▶ _Source document_
_____

Fredy Acuna / December 8, 2025 / 11 min read
Cloudflare Workers AI delivers serverless GPU inference at the edge, enabling you to add AI capabilities—embeddings, content moderation, smart suggestions—without managing infrastructure. This guide goes beyond basic docs to cover real architectural patterns, cost optimization, and production gotchas.
Modern Workers projects use wrangler.jsonc (JSON with comments)—Cloudflare now recommends this over TOML for new projects:
{
"$schema": "./node_modules/wrangler/config-schema.json",
"name": "my-ai-app",
"main": "src/index.ts",
"compatibility_date": "2024-12-01",
"ai": { "binding": "AI" },
"vectorize": [{
"binding": "TASK_INDEX",
"index_name": "tasks-vector-index"
}],
"d1_databases": [{
"binding": "DB",
"database_name": "myapp",
"database_id": "<YOUR_DATABASE_ID>",
"migrations_dir": "migrations"
}],
"kv_namespaces": [{
"binding": "CACHE",
"id": "<YOUR_KV_ID>",
"preview_id": "<YOUR_PREVIEW_KV_ID>"
}],
"queues": {
"producers": [{ "binding": "EMBEDDING_QUEUE", "queue": "embedding-jobs" }],
"consumers": [{ "queue": "embedding-jobs", "max_batch_size": 10, "max_batch_timeout": 5 }]
},
"observability": { "enabled": true, "head_sampling_rate": 0.1 }
}
TypeScript interface for your environment bindings:
export interface Env {
AI: Ai;
TASK_INDEX: Vectorize;
DB: D1Database;
CACHE: KVNamespace;
EMBEDDING_QUEUE: Queue;
API_KEY: string;
}
Important: Never put secrets in your config file. Use
npx wrangler secret put API_KEYand store local development secrets in.dev.vars(add to.gitignore).

_____

▶ _Material provided_
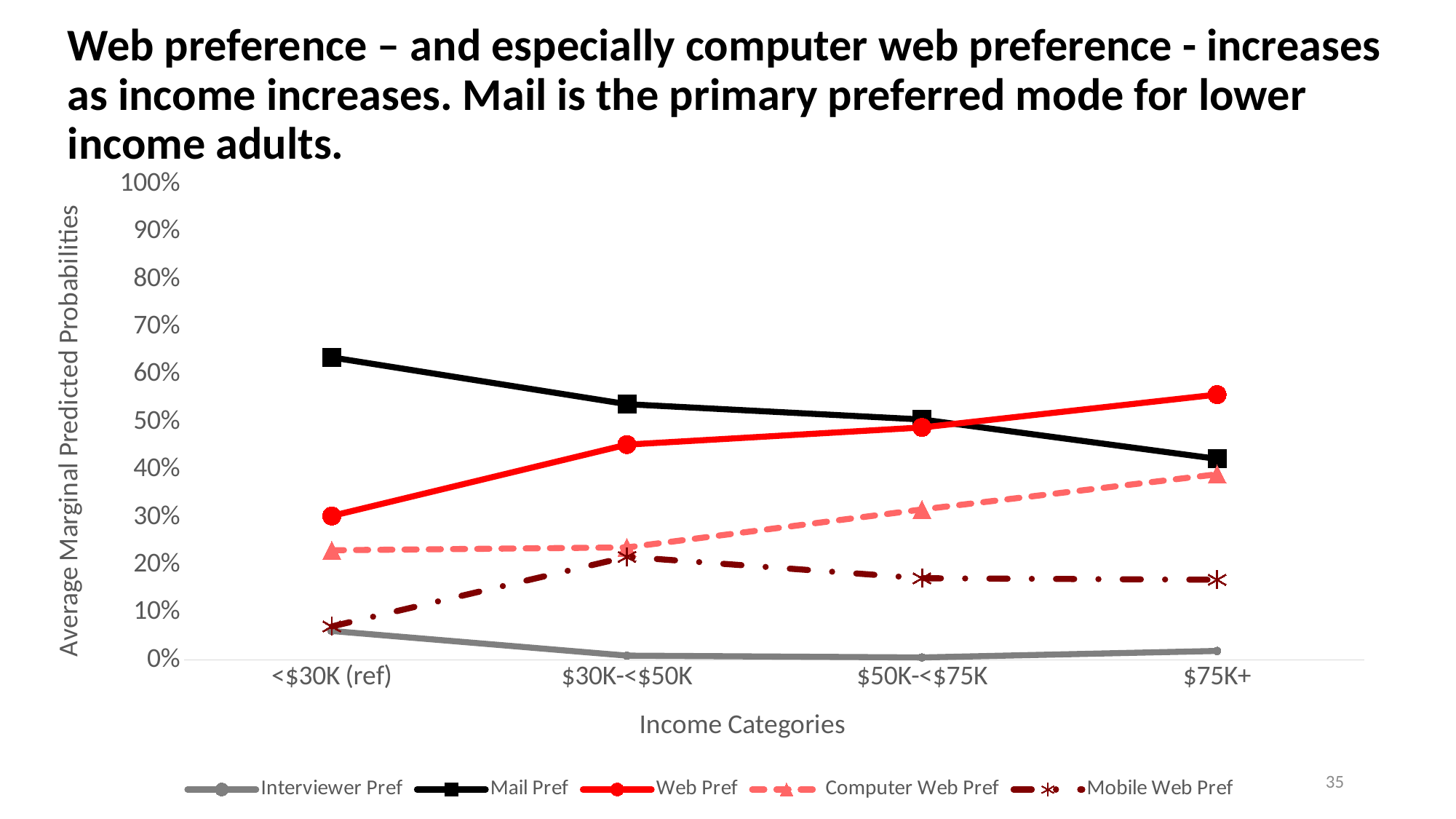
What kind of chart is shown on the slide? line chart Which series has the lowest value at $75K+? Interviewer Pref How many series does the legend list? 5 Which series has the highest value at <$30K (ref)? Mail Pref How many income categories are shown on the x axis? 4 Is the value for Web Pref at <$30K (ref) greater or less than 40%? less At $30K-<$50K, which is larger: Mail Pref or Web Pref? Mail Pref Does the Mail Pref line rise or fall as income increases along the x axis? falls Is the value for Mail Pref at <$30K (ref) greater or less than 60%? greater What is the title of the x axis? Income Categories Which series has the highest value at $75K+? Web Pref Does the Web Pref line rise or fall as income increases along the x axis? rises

_____

▶ _Problems to solve_
(a) From the Cloudflare Workers AI guide, reproduce the passage from "Fredy Acuna /" to "and production gotchas.".
(b) According to the Cloudflare Workers AI guide, what configuration file format does Cloudflare now recommend for new Workers projects?
(c) Using the Cloudflare Workers AI guide, explain in one to three sentences why its configuration is written in wrangler.jsonc rather than TOML.

▶ _Answers for this exercise_
(a)
Fredy Acuna / December 8, 2025 / 11 min read
Cloudflare Workers AI delivers serverless GPU inference at the edge, enabling you to add AI capabilities—embeddings, content moderation, smart suggestions—without managing infrastructure. This guide goes beyond basic docs to cover real architectural patterns, cost optimization, and production gotchas.

(b) Cloudflare recommends wrangler.jsonc (JSON with comments) over TOML.

(c) Modern Workers projects use wrangler.jsonc, which is JSON with comments. Cloudflare now recommends this format over TOML for new projects.